# [WHAT IS NEEDED]
Filter the entries beneath this task, copying only the lines that hold the word "postConversion".

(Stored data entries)
☆ ☆ ☆

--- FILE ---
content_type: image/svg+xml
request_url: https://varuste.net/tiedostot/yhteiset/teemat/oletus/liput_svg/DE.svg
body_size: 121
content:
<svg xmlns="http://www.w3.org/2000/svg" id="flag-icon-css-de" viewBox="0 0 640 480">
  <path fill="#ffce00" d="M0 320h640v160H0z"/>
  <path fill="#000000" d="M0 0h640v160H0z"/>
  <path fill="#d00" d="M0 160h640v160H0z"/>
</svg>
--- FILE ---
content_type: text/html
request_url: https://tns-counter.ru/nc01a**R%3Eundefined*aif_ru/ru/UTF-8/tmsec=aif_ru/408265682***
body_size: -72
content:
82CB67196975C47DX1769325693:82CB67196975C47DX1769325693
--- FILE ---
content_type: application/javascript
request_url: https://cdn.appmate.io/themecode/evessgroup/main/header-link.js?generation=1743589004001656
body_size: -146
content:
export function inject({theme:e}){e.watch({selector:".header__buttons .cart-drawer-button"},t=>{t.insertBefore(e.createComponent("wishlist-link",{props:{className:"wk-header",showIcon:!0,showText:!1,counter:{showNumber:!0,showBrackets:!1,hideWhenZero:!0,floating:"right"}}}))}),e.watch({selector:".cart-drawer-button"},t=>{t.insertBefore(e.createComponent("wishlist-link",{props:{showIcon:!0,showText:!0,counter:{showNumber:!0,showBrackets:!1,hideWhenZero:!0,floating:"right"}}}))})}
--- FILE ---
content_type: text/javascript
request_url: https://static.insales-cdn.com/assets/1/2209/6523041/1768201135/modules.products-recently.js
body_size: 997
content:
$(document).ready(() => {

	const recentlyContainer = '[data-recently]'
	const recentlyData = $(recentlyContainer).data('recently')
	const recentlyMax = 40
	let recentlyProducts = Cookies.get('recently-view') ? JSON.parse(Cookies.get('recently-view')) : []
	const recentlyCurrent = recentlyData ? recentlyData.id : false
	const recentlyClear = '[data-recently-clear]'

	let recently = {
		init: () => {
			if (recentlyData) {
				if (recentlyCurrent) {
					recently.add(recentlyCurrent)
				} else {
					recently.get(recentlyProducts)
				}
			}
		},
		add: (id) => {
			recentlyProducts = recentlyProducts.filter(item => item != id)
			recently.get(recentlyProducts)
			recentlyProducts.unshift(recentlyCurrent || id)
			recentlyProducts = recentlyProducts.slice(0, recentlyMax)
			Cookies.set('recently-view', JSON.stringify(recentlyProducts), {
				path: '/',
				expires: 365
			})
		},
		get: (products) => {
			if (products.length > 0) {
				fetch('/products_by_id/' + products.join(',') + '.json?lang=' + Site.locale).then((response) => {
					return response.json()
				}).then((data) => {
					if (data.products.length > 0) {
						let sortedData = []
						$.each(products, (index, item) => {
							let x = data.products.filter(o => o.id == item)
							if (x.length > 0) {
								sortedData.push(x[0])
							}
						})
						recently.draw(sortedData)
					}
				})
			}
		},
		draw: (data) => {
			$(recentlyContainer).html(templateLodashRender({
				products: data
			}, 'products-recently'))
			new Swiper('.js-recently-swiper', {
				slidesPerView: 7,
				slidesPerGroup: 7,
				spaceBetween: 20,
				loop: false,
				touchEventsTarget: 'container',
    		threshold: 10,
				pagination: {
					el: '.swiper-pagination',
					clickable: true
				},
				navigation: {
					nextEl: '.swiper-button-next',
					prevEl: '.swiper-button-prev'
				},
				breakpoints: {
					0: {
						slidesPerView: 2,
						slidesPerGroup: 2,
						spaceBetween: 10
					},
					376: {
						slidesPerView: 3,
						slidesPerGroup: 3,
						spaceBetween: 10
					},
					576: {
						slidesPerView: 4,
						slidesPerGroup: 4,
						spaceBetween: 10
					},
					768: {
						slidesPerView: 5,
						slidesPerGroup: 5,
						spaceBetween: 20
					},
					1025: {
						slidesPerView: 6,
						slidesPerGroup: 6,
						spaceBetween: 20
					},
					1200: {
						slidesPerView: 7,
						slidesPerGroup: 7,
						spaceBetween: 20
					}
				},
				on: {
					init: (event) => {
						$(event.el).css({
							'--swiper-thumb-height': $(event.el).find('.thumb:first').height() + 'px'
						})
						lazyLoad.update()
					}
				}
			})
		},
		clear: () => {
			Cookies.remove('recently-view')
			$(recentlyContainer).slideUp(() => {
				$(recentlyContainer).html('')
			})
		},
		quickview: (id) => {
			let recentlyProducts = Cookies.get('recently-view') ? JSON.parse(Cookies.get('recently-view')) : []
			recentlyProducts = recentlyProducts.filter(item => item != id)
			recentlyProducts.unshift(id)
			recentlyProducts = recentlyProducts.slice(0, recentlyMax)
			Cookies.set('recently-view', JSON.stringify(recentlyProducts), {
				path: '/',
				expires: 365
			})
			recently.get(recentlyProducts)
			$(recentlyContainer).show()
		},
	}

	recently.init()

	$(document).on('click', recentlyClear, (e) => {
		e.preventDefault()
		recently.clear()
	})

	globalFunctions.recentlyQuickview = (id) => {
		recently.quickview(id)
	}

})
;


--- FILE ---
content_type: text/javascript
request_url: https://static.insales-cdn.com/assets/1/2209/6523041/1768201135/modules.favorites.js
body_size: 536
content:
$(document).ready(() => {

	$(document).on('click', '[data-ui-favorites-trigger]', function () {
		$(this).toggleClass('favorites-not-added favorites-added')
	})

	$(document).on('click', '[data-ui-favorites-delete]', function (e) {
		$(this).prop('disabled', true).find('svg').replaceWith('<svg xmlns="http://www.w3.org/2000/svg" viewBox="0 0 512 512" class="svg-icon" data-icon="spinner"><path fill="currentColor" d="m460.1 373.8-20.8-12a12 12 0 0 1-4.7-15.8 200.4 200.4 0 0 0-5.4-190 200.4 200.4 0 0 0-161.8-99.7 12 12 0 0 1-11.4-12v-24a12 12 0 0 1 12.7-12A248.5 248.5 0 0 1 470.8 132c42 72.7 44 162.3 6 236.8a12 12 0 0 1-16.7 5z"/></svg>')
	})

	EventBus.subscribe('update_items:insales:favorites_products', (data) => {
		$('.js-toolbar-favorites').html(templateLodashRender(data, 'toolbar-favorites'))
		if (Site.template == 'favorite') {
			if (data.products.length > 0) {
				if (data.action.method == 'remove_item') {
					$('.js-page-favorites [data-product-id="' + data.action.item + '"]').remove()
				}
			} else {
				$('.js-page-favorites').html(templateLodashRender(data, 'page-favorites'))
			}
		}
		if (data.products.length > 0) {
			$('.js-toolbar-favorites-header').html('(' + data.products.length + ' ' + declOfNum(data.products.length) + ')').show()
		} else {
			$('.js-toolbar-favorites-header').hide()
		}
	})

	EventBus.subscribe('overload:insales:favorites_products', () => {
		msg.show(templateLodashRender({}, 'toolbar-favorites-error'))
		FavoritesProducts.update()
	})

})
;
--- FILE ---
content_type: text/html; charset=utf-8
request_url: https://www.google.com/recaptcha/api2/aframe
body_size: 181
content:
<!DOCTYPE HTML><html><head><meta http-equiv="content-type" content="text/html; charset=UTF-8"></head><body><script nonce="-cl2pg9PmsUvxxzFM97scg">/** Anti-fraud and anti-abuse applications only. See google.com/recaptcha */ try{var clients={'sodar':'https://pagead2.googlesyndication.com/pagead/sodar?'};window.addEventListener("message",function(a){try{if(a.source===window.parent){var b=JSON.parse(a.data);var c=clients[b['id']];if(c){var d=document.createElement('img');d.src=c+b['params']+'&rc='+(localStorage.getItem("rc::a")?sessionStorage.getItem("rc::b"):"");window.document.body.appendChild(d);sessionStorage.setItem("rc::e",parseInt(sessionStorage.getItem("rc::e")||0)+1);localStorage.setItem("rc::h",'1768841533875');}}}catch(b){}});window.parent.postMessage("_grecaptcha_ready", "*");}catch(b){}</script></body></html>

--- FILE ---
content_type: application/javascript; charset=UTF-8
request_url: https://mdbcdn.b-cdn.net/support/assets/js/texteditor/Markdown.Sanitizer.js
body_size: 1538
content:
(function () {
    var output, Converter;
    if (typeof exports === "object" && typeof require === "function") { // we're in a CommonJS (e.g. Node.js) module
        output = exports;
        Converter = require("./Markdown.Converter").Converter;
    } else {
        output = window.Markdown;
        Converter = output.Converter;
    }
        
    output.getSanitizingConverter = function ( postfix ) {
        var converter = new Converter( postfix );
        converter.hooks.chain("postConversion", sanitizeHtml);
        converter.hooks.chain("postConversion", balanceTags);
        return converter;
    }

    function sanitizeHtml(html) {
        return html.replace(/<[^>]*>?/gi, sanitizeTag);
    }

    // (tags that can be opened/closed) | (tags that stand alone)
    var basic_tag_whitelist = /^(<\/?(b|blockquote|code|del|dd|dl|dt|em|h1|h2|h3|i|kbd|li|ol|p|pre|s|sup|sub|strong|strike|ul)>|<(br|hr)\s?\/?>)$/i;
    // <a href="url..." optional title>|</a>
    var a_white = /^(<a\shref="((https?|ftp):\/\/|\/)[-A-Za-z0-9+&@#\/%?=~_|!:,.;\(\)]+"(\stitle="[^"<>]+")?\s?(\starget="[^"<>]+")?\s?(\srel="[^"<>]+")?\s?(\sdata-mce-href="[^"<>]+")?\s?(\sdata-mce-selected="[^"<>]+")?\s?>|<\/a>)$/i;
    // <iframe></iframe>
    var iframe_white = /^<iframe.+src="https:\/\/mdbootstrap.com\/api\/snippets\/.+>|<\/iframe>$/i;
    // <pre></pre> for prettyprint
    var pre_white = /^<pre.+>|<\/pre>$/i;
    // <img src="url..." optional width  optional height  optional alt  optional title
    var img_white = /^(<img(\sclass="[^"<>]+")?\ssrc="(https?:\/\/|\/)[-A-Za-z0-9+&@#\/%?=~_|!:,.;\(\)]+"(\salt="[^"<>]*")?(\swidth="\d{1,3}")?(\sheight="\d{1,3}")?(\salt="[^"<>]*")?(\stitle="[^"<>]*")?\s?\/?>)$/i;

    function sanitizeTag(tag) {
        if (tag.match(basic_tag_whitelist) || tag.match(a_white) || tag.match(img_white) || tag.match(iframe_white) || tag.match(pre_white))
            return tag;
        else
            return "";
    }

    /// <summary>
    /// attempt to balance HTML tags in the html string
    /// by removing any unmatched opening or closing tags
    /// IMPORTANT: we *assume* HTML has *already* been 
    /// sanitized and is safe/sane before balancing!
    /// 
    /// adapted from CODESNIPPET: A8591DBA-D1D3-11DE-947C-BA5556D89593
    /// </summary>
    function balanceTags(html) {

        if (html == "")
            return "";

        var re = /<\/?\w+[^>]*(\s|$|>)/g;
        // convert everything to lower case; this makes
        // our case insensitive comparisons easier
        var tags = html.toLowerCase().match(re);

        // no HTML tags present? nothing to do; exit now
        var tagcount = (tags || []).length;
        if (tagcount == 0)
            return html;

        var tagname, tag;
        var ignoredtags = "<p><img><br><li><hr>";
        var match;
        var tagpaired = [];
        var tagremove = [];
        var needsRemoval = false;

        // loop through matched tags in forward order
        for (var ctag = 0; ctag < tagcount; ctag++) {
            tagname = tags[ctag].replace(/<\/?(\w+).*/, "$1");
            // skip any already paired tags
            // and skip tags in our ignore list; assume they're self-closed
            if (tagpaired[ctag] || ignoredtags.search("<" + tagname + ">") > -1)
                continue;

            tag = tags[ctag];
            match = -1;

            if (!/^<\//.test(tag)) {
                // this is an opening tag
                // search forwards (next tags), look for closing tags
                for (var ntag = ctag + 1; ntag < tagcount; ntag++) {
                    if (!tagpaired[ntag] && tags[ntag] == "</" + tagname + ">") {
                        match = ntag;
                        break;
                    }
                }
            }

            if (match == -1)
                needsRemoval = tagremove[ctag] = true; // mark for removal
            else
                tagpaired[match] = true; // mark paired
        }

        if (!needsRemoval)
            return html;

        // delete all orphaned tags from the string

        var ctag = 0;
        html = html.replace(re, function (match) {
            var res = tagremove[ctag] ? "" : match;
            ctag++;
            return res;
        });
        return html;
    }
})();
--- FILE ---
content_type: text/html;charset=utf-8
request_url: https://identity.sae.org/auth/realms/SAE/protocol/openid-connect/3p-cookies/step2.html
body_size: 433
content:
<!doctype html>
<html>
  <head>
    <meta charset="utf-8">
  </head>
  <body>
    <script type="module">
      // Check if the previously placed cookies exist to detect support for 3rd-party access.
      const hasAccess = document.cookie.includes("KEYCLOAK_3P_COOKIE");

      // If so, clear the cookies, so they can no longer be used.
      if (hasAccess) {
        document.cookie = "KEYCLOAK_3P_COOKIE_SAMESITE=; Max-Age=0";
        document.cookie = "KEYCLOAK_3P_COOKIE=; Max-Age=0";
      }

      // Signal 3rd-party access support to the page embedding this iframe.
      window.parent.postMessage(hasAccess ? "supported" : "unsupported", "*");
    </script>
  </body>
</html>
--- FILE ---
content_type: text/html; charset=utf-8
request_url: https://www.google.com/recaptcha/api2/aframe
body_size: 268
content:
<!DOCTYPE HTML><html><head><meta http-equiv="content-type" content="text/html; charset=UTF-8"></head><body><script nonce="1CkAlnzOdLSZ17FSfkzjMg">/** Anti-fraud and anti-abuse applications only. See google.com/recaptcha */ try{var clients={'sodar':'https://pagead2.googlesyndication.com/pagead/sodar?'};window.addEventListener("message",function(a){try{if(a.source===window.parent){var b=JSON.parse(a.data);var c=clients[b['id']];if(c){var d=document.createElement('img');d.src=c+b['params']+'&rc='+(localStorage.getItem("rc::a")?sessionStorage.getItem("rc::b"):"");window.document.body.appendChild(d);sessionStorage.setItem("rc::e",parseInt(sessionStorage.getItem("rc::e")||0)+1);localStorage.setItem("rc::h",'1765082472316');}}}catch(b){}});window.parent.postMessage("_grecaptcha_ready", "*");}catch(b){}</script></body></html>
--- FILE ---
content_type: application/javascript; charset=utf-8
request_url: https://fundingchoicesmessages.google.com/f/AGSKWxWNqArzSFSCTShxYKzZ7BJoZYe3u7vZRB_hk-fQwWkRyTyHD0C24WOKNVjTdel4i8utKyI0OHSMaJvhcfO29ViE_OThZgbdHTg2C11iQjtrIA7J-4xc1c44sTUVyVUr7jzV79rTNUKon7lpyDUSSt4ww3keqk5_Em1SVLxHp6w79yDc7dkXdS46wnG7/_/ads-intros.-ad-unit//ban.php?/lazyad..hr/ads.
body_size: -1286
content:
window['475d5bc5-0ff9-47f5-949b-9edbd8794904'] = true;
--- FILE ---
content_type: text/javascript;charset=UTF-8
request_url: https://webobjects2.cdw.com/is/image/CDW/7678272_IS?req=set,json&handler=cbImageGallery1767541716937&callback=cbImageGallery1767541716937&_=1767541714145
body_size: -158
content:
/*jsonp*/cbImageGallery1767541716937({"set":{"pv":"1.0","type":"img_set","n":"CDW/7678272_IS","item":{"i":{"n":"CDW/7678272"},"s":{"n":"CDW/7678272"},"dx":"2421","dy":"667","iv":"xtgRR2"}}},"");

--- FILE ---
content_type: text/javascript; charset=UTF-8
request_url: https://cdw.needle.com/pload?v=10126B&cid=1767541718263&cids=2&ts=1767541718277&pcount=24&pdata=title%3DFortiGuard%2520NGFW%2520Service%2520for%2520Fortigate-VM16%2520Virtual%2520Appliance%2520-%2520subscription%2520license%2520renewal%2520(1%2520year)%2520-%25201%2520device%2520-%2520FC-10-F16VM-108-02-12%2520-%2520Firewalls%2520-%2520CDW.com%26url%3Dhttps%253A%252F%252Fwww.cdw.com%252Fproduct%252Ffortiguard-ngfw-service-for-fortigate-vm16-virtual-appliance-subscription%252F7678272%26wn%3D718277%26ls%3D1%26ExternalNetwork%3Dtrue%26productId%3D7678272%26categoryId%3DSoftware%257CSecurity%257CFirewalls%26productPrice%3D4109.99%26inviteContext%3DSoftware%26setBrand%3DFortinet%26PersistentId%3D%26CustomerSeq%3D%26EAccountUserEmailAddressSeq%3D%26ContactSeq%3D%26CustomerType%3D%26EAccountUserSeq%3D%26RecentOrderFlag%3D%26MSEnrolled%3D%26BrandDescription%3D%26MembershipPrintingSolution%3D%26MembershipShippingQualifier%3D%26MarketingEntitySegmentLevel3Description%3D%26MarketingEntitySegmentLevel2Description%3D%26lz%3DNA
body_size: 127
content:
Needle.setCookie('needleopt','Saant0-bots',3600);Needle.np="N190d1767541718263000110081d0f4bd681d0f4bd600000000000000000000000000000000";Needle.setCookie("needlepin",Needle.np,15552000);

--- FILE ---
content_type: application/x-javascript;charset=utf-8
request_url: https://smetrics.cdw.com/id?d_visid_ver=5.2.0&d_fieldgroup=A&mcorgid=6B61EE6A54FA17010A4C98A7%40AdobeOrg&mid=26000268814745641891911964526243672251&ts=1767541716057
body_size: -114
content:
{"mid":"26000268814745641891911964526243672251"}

☆ ☆ ☆

# [TASK SOLUTION]
        converter.hooks.chain("postConversion", sanitizeHtml);
        converter.hooks.chain("postConversion", balanceTags);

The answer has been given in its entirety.